Impact Wear of Structural Steel with Yield Strength of 235 MPa in Various Liquids

1
Materials Innovation Institute M2i, Elektronicaweg 25, 2628 XG Delft, The Netherlands
2
Department of Precision and Microsystems Engineering, Delft University of Technology, Mekelweg 2, 2628 CD Delft, The Netherlands
*
Author to whom correspondence should be addressed.
Coatings 2017, 7(12), 237; https://doi.org/10.3390/coatings7120237
Submission received: 22 August 2017 / Revised: 24 October 2017 / Accepted: 20 November 2017 / Published: 20 December 2017
(This article belongs to the Special Issue Manufacturing and Surface Engineering)

Abstract

:
The wear of pipelines, used in slurry transport, results in high costs for maintenance and replacement. The wear mechanism involves abrasion, corrosion, impact, and the interaction among them. In this work, we study the effect of impact on the wear mechanism and wear rate. Results show that when the effect of impact is small, the wear mechanism is dominated by electrochemically induced surface modification, which leads to a lower wear rate in a corrosive environment than in a non-corrosive environment. By contrast, when the effect of impact is large, the wear mechanism is drastically altered. In that regime plastic deformation is important. The influence of corrosion in the high impact regime can be neglected. Our findings show the importance of including impact effect in the distinction of wear of slurry pipes.

——

- [Tasks for this exercise]:
A. In the impact wear abstract, what dominates the wear mechanism when the effect of impact is small?
B. Reproduce the portion of the impact wear abstract between "Impact Wear of" and "should be addressed.", inclusive.
The items that follow the impact wear abstract were taken from a separate source.

(Data excerpts)

——

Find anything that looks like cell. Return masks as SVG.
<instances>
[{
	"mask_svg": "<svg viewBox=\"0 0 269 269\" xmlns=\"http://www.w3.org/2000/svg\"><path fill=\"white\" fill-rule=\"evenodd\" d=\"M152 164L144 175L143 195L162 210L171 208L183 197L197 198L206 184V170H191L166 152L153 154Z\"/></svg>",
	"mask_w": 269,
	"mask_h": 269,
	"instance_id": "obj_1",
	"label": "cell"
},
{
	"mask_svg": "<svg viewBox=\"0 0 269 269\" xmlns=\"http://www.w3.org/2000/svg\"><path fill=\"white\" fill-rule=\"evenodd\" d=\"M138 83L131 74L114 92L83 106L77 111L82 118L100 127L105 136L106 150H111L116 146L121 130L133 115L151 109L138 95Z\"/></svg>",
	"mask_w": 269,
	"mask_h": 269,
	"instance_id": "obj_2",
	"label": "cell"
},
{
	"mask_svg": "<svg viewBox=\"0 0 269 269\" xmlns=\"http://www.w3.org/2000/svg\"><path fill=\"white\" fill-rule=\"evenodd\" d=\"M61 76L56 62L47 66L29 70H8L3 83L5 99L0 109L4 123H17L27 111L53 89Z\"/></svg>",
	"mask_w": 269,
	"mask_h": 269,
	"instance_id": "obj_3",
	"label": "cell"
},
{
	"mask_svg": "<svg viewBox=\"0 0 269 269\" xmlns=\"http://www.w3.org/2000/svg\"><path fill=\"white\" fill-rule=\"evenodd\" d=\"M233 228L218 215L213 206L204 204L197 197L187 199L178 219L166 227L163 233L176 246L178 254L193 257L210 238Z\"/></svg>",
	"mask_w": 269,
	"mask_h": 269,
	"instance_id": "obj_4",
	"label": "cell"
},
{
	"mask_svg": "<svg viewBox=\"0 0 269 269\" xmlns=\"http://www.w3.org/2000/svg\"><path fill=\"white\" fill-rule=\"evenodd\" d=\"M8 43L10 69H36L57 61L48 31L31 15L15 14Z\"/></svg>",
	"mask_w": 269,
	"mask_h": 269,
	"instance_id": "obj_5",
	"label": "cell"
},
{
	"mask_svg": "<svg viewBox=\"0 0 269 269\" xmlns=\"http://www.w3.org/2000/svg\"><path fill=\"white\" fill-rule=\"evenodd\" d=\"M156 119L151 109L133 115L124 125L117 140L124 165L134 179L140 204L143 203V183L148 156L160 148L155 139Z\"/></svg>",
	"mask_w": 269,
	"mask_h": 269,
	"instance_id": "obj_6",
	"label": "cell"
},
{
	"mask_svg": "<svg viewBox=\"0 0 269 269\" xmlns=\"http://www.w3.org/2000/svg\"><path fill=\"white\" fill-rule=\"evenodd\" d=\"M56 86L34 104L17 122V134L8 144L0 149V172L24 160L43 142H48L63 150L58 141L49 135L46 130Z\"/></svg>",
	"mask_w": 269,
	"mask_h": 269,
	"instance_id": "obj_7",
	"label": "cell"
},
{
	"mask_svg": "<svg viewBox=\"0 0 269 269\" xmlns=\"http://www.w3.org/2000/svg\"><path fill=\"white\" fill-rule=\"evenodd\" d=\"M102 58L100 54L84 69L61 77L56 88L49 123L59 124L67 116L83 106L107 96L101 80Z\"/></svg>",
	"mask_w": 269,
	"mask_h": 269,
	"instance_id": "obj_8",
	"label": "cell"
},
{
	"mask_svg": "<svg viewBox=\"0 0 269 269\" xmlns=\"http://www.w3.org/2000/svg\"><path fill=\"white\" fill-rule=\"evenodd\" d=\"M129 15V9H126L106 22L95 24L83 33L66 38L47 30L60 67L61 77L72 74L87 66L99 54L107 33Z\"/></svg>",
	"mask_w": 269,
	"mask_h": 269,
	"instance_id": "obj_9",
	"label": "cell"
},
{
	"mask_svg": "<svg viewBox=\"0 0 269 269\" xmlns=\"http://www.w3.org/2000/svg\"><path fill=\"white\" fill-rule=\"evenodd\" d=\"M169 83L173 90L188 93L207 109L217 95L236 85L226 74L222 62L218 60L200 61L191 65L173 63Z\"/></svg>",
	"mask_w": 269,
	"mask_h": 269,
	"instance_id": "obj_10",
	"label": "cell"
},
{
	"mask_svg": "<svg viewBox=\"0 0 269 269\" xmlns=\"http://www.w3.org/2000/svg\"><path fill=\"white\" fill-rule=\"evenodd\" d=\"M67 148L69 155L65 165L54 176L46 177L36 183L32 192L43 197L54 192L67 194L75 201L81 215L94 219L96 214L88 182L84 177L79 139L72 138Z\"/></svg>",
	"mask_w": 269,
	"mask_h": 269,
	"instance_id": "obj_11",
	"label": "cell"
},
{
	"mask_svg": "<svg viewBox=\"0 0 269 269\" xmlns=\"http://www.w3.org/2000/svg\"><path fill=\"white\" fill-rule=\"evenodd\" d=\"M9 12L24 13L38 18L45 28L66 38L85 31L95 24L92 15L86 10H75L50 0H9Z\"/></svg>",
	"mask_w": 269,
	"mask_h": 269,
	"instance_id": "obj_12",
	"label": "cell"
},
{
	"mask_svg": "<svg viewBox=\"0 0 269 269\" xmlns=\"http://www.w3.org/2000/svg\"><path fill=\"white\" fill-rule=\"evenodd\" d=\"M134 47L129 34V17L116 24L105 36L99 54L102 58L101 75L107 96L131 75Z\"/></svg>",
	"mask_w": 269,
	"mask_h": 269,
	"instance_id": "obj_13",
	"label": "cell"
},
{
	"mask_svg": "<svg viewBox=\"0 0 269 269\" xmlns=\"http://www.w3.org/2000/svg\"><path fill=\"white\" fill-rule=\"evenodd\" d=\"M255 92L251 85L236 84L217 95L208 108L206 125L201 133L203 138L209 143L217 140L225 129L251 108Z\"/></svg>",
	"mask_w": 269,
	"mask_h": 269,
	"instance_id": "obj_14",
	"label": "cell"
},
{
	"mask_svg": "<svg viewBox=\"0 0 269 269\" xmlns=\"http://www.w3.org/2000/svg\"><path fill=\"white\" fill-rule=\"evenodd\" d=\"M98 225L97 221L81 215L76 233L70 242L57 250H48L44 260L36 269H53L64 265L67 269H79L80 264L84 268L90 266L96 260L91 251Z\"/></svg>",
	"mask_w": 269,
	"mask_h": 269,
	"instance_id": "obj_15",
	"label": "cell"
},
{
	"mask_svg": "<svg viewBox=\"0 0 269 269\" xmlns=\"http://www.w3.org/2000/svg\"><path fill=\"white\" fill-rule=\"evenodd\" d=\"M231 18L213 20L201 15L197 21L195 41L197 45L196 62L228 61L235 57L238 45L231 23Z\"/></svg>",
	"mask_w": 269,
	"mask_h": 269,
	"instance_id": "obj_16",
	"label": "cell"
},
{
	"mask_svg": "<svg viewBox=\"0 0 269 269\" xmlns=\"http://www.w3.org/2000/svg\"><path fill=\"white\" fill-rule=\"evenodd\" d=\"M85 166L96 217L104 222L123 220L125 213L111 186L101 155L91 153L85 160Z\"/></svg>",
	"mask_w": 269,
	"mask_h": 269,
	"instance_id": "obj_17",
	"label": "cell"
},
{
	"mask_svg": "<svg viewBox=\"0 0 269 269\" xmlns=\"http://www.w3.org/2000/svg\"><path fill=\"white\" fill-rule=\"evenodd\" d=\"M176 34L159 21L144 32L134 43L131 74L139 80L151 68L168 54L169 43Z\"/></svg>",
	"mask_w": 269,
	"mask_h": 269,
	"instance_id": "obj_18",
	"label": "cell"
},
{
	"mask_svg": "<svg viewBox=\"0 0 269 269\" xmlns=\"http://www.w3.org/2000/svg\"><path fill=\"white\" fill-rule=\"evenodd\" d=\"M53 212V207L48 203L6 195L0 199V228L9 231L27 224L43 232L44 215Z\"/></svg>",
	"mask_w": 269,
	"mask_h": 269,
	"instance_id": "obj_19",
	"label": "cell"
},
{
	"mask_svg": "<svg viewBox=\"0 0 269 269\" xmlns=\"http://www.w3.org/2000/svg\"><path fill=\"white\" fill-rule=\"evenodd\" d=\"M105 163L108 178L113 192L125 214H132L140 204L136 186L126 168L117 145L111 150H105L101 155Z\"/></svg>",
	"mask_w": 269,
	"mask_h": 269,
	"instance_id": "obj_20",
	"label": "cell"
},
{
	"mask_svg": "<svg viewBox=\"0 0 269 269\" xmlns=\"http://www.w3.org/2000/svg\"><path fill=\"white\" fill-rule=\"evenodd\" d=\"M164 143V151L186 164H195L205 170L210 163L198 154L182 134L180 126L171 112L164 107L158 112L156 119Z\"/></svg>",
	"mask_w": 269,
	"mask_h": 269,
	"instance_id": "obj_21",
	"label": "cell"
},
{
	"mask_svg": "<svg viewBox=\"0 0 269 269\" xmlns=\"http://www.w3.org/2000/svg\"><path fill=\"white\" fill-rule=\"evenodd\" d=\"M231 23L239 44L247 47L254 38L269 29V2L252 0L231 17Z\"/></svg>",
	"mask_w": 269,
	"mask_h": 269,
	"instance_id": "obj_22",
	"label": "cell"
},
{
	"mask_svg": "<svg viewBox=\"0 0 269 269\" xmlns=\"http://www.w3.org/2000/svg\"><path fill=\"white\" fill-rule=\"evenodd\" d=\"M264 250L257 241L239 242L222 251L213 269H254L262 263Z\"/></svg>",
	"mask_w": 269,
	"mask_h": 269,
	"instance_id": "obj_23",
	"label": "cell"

——

- [Outputs by task]:
A. Electrochemically induced surface modification dominates the wear mechanism.

B.
Impact Wear of Structural Steel with Yield Strength of 235 MPa in Various Liquids

1
Materials Innovation Institute M2i, Elektronicaweg 25, 2628 XG Delft, The Netherlands
2
Department of Precision and Microsystems Engineering, Delft University of Technology, Mekelweg 2, 2628 CD Delft, The Netherlands
*
Author to whom correspondence should be addressed.